Antwoord schriftelijke vragen : Antwoord op vragen van het lid Kisteman over Het bericht 'Tien jaar Passend Onderwijs: hogere kosten en meer thuiszitters'
Vragen van het lid Kisteman (VVD) aan de Staatssecretaris van Onderwijs, Cultuur en Wetenschap over het bericht «Tien jaar Passend Onderwijs: hogere kosten en meer thuiszitters» (ingezonden 10 september 2024).
Antwoord van Staatssecretaris Paul (Onderwijs, Cultuur en Wetenschap) (ontvangen 25 oktober
2024).
Vraag 1
Bent u bekend met het nieuwsbericht «Tien jaar Passend Onderwijs: hogere kosten en
meer thuiszitters»?1
Antwoord 1
Ja.
Vraag 2
Wat vindt u ervan dat in de afgelopen tien jaar steeds meer leerlingen gebruikmaken
van het speciaal onderwijs, ondanks dat de ambitie van passend onderwijs juist was
om meer leerlingen in het reguliere klaslokaal passend onderwijs te bieden?
Antwoord 2
Na de invoering van passend onderwijs is er de eerste jaren een (lichte) daling geweest
van het aantal leerlingen in het gespecialiseerd onderwijs, de afgelopen jaren zien
we weer een lichte stijging. Inmiddels zijn er ook wachtlijsten voor instroom in het
gespecialiseerd onderwijs en dat vind ik ongewenst, omdat hierdoor leerlingen niet
op de gewenste school terecht kunnen of zelfs helemaal thuis komen te zitten. Tegelijkertijd
vind ik het belangrijk dat de mogelijkheid om naar het gespecialiseerd onderwijs te
gaan, blijft bestaan voor die kinderen die dat nodig hebben.

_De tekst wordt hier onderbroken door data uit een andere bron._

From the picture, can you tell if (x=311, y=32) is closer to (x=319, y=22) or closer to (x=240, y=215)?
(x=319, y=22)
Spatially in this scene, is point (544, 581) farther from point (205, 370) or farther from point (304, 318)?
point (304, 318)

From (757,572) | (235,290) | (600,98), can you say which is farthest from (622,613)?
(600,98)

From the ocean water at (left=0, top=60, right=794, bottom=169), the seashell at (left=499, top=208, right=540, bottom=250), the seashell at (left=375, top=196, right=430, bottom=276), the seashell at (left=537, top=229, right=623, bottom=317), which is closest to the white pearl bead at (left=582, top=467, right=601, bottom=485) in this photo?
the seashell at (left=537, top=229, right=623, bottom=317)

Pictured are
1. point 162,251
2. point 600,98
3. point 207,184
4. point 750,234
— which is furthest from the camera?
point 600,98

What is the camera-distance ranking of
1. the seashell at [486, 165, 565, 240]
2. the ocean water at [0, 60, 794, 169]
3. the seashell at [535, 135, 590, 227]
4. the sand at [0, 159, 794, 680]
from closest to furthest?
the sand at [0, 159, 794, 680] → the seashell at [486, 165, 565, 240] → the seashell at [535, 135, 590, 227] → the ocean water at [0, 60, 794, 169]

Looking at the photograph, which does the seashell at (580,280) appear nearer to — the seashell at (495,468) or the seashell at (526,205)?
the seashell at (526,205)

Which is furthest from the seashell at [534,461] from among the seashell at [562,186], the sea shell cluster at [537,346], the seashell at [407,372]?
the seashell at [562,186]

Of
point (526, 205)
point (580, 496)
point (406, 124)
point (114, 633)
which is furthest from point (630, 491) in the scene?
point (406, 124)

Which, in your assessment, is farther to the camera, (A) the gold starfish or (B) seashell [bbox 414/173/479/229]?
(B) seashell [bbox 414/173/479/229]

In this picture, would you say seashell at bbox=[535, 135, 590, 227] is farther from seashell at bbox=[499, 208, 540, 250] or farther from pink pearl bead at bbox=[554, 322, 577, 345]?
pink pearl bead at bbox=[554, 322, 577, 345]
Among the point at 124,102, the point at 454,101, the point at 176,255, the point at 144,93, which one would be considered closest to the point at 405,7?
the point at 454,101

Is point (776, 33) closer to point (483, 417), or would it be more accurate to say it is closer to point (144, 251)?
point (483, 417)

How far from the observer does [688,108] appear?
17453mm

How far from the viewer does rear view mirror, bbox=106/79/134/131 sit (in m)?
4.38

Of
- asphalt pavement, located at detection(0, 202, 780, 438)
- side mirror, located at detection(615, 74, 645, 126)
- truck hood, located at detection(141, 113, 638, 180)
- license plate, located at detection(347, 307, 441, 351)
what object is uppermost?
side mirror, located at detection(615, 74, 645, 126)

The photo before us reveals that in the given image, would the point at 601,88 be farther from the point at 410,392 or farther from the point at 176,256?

De stijging van het aantal leerlingen in het gespecialiseerd onderwijs is onderdeel
van bredere maatschappelijke ontwikkelingen en de krapte in de gehele keten van kinderopvang,
onderwijs en zorg. Hiernaast heeft het onderwijs met grote uitdagingen te maken zoals
het lerarentekort.
Ik heb uw Kamer via de voortgangsrapportage over de verbeteraanpak passend onderwijs2 eerder geïnformeerd over welke stappen er op korte en (middel)lange termijn gezet
worden om de groei van het gespecialiseerd onderwijs aan te pakken. In het kort wordt
gewerkt aan:
– Korte termijnoplossingen: verspreiden van goede voorbeelden om regulier en gespecialiseerd
onderwijs beter op elkaar aan te laten sluiten.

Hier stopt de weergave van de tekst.